Spatial-temporal Decomposition Methods in Climate Data Analysis
Large datasets are increasingly widespread in many disciplines, which absolutely include Climate and Weather. The climate system is the result of highly complex interactions between many degrees of freedom or modes. In order to gain insight into understanding the dynamical/physical behavior involved, methods are required to drastically reduce their dimensionality in an interpretable way, such that most of the information in the data is preserved. This has led to the development by atmospheric researchers of methods that give a space display and a time display of large space-time atmospheric data.
Among these methods, principal component analysis (PCA)/Empirical Orthogonal Function (EOF) is one of the oldest and most widely used. In order to overcome some limitations of classical EOF/PCA analysis and make the resulting patterns more physically interpretable, many extensions have been developed such as rotated EOFs, Extended EOFs, and complex EOFs. A review of PCA/EOFs can be found in Kutzbach (1967), Hannachi (2004), and Hannachi et al. (2007). Non-EOF methods are also mentioned a little bit.

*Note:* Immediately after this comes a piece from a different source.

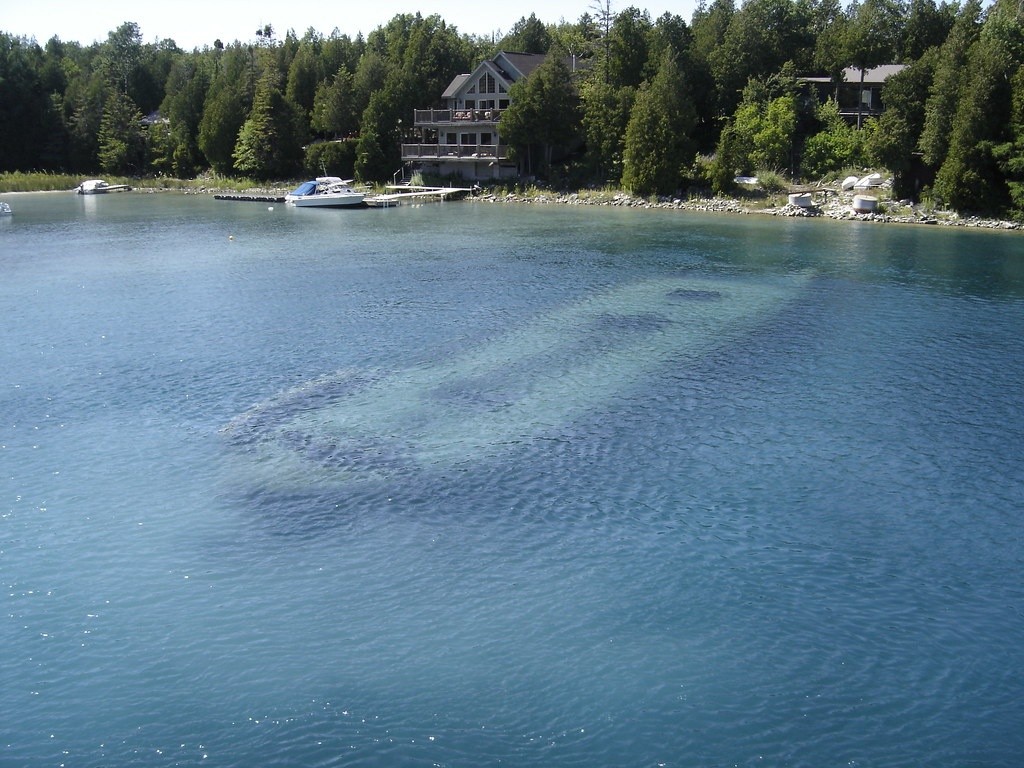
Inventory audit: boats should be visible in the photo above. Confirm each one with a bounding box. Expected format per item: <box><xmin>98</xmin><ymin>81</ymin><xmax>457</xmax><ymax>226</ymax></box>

This short note does not intend to list all EOF-related methods. It is just a small memorandum where to get a clue when a data analysis requires a spatial-temporal decomposition method.
Methods
· PCA – Principal Component Analysis
PCA is a statistical procedure that uses an orthogonal transformation to convert a set of observations of possibly correlated variables into a set of values of linearly uncorrelated variables called principal components. The earliest literature on PCA dates from Pearson (1901) and Hotelling (1933). PCA can be presented as
y = v’x.
In simple words, the principal component analysis is a method of extracting important variables (in form of components) from a large set of variables available in a data set. It extracts a low dimensional set of features from a high dimensional data set with a motive to capture as much information as possible. With fewer variables, visualization also becomes much more meaningful. PCA is more useful when dealing with 3 or higher dimensional data.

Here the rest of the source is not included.